Problem description
Rewrite as a numbered list the lines from the one containing "Studying this picture, which of" through the one containing "4. broad green", leaving out any blank lines. Include nothing else.

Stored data

— BEGIN —

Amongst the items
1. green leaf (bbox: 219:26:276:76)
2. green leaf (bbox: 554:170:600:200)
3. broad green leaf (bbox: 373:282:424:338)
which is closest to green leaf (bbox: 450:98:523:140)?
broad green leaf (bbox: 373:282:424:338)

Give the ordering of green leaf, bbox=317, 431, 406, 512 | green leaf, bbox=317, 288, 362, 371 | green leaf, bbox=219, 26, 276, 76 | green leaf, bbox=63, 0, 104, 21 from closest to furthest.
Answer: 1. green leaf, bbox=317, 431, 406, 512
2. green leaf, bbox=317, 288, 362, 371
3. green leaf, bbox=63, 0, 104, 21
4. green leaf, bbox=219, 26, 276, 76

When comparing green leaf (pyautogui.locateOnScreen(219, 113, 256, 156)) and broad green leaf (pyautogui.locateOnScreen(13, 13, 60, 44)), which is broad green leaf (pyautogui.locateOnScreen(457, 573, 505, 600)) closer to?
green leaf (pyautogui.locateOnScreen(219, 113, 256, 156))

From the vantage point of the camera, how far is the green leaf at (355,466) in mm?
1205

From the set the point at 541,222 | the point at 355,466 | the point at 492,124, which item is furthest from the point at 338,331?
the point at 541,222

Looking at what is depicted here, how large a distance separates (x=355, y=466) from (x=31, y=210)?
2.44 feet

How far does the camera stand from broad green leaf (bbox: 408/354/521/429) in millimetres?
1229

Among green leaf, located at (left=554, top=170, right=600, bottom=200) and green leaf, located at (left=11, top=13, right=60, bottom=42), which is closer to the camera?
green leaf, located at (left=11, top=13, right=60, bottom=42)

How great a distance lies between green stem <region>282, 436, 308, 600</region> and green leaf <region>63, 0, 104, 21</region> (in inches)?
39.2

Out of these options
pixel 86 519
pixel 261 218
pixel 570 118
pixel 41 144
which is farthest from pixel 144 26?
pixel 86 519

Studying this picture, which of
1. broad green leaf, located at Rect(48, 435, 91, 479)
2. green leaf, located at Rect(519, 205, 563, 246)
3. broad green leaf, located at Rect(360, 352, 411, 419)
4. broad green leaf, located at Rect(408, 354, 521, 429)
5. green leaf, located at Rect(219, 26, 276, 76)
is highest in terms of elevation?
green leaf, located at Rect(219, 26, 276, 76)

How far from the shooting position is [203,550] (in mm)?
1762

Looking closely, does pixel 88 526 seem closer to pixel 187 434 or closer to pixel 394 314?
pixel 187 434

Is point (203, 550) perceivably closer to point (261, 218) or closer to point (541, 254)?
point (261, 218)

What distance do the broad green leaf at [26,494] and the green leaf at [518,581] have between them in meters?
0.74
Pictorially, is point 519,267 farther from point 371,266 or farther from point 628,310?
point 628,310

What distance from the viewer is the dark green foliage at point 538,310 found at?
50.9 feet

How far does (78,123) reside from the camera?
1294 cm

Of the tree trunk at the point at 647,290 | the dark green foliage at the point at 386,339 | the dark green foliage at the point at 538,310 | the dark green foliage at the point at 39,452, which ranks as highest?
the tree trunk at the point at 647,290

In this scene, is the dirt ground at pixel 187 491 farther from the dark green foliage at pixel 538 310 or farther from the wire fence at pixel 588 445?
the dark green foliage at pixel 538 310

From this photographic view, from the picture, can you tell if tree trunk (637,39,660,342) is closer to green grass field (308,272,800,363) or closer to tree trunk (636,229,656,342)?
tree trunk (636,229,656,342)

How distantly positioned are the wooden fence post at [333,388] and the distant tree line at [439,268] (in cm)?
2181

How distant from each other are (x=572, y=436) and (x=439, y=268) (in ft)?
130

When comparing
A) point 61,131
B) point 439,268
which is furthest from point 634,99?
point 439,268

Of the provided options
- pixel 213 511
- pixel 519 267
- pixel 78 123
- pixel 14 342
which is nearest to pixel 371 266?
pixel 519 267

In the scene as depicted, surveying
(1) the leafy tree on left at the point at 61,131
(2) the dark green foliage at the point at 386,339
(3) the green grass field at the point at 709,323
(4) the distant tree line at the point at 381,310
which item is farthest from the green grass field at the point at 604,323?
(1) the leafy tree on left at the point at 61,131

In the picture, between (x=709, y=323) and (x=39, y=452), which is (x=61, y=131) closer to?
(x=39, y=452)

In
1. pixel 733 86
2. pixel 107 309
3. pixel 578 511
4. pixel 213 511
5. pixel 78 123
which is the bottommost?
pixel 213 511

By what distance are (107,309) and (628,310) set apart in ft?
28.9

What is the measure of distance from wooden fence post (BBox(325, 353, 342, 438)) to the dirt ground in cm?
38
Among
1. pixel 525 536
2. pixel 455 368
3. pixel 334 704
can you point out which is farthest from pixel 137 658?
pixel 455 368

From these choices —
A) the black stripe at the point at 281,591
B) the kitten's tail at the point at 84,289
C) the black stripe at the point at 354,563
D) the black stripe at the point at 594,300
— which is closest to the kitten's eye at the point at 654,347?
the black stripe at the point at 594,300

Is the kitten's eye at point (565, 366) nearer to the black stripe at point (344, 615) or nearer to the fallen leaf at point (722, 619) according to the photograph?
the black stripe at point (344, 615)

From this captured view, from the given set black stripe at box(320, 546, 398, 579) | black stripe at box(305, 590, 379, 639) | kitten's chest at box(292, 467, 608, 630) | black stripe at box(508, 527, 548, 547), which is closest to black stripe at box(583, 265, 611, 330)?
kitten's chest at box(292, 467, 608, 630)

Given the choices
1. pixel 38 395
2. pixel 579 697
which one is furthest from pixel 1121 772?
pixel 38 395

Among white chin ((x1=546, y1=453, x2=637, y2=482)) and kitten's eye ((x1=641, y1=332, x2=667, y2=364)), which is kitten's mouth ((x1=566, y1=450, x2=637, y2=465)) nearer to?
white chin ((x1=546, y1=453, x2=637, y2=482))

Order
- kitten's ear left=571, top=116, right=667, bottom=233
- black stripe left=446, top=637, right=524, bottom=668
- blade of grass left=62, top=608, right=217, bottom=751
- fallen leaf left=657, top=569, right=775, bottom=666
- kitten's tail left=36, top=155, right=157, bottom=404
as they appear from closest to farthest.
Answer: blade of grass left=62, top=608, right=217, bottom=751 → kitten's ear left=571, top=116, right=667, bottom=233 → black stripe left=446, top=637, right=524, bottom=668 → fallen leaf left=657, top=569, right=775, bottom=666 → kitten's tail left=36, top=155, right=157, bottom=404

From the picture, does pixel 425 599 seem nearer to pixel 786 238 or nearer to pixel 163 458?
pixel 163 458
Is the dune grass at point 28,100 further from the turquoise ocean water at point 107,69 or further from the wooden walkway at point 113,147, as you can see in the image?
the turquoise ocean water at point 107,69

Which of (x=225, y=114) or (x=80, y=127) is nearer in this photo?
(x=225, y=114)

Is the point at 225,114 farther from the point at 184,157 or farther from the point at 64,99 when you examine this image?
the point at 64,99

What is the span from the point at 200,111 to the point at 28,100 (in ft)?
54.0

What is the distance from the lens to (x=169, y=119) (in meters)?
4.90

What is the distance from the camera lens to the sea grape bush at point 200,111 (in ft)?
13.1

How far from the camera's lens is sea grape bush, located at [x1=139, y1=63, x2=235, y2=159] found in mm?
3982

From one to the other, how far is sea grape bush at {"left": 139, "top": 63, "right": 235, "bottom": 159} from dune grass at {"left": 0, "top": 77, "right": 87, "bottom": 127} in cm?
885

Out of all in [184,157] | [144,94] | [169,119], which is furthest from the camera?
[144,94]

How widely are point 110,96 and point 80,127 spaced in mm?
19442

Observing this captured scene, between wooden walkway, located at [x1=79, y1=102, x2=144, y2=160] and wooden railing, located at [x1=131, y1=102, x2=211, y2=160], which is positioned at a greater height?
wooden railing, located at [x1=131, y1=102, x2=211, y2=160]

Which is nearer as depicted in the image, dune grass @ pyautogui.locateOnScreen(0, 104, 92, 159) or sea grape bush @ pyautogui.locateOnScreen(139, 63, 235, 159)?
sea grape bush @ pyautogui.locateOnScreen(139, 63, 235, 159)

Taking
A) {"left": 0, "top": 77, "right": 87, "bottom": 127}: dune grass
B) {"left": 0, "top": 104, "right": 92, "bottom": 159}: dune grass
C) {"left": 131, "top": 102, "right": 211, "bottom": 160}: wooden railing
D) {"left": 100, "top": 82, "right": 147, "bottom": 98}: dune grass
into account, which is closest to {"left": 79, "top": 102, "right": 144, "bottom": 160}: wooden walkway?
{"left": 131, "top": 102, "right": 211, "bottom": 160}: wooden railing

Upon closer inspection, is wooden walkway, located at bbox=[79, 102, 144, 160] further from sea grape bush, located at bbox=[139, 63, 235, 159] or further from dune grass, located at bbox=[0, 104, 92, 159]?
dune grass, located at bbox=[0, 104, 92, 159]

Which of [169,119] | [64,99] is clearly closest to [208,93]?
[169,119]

— END —

Answer to this exercise
1. Studying this picture, which of
2. 1. broad green leaf, located at Rect(48, 435, 91, 479)
3. 2. green leaf, located at Rect(519, 205, 563, 246)
4. 3. broad green leaf, located at Rect(360, 352, 411, 419)
5. 4. broad green leaf, located at Rect(408, 354, 521, 429)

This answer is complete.